墓じまいを検討する時に、事前に兄弟や親族に相談された場合意見がまとまらない場合もあります。その理由は様々ですが純粋に親族として供養を続けていきたいと言う理由もありますし、経済的な負担が問題となっている事もあります。また相続をした時点で先祖代々のお墓を守る事も前提に他の兄弟が相続を譲られたり放棄したりした経緯があるケースもあります。このように意見が異なる事もある為、事前の十分な話し合いが必須となります。意見が異なる場合は、なぜ墓じまいをしなければならないか・・・その理由を丁寧に根気よく説明する事が必要ですね。事情によっては兄弟で助け合う事で答えが見い出せる事もあるかもしれません。いずれにしても、裁判などでは誰もが納得できる答えは得られないので、できれば話し合いで解決したいですね。

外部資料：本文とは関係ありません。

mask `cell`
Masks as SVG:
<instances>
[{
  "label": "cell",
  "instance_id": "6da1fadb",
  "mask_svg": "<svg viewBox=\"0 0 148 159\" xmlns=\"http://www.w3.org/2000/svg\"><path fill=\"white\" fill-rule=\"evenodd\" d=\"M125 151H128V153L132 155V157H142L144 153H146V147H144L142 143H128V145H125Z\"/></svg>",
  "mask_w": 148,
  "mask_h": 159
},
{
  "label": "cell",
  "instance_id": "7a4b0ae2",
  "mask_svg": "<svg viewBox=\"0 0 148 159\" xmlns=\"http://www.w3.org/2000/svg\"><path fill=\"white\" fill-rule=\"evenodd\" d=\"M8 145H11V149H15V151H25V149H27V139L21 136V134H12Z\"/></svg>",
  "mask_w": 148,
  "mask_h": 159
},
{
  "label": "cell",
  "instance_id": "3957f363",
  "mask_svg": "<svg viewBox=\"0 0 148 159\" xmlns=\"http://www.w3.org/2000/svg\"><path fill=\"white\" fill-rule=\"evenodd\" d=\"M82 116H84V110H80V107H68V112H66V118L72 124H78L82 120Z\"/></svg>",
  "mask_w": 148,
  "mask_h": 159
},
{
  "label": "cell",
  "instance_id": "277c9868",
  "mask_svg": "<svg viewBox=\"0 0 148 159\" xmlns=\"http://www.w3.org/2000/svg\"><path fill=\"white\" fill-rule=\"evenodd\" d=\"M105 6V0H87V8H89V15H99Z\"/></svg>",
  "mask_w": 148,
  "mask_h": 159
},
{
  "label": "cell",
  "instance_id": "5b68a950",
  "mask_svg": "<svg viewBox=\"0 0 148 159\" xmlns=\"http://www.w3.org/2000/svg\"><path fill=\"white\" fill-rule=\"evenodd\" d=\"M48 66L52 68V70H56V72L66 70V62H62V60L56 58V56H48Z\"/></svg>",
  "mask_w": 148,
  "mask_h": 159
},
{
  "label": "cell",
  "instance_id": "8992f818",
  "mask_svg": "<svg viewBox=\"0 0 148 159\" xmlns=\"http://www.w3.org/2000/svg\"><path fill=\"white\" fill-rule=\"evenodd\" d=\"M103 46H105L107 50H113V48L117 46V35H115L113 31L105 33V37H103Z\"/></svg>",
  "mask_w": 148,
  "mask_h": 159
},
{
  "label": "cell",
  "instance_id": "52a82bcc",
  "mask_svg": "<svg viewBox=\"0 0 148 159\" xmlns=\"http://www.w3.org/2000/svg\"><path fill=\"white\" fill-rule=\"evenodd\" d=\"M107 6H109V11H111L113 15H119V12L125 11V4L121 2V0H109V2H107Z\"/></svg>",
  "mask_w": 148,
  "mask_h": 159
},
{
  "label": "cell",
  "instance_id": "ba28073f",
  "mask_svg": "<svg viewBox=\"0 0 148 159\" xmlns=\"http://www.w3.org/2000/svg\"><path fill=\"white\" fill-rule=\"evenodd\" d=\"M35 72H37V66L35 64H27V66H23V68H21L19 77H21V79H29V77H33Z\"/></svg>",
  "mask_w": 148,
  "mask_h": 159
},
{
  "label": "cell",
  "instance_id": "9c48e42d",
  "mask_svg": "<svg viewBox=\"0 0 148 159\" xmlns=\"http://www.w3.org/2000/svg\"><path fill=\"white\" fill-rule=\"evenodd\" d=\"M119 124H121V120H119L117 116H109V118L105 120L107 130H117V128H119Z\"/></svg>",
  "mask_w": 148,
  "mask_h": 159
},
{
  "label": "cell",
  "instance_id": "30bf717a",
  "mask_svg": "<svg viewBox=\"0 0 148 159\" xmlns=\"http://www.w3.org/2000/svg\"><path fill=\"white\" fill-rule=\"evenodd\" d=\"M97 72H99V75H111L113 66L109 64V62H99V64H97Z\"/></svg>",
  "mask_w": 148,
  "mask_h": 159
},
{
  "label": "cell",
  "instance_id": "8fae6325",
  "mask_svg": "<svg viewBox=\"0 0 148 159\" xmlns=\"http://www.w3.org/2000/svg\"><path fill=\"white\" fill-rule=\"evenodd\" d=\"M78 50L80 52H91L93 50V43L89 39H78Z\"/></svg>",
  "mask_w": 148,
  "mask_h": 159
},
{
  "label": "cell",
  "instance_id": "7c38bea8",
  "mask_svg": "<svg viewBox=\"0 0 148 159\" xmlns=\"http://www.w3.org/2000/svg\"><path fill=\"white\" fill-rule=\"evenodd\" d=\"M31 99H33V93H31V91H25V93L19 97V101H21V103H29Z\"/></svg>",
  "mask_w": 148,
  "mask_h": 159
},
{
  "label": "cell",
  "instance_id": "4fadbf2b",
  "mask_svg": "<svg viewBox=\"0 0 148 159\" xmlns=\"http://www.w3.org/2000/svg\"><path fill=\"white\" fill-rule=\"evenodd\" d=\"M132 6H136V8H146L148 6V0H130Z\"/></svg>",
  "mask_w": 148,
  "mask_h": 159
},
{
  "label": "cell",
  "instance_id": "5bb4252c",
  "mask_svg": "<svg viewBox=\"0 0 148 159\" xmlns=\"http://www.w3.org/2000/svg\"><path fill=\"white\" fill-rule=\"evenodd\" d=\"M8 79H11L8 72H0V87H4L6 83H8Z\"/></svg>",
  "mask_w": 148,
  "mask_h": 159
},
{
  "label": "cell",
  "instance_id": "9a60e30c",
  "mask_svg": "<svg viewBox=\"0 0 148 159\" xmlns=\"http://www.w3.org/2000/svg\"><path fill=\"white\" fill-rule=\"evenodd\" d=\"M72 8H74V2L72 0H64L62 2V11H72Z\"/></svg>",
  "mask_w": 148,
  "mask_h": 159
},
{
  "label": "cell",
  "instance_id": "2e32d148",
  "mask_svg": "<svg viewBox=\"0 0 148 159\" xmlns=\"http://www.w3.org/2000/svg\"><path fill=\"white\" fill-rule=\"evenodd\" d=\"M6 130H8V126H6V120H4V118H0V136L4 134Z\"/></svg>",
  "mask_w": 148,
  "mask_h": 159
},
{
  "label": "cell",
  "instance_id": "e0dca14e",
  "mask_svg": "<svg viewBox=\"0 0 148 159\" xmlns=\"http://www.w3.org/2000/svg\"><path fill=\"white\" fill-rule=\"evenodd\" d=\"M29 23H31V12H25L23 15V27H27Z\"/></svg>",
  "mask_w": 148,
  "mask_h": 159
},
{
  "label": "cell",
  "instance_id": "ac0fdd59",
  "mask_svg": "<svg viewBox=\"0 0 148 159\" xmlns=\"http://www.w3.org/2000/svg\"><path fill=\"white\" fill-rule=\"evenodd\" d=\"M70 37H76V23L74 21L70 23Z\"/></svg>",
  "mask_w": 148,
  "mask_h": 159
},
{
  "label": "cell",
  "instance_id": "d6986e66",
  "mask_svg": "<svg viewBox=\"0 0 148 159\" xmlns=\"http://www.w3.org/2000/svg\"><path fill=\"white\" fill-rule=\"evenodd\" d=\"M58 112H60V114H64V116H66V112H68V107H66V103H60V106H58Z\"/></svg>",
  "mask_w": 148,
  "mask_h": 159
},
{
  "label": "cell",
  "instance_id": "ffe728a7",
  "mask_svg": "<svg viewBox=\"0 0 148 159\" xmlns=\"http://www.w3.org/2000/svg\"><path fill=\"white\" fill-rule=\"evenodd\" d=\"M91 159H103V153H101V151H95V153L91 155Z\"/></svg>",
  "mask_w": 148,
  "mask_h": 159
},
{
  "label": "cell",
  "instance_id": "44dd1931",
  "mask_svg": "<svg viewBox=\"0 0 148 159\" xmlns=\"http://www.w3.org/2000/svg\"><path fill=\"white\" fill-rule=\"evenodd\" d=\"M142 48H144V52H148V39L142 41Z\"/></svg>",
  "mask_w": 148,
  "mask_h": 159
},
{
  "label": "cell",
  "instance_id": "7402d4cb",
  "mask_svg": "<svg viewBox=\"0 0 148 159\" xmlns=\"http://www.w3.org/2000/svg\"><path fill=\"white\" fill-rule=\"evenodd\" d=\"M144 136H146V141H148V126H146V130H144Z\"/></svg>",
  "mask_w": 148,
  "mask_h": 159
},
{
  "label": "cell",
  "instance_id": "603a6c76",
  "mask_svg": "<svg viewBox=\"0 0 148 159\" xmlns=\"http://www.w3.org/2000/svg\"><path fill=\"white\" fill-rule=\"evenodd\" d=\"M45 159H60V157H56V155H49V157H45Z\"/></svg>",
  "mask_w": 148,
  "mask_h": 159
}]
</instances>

行政書士に手続きを依頼する場合はその費用を確認する(法律)

行政書士は必要な書類の作成やその手続き代行などが業務の為、依頼すれば費用が掛かります。内容によって違いますので事前に確認下さい。もしも解決が難しいようなトラブルに発展すると想定される場合は、あらかじめ司法書士や弁護士に相談しておく方法もあります。相手がお寺であれ親族であれその交渉が長引く場合は、すべての交渉の記録の正しい残し方のアドバイスや交渉の場に同行してもらう事など、実際に裁判をする事にならなくても有利な状況を得るために有効となります。勿論費用が掛かりますので事前の確認は必要です。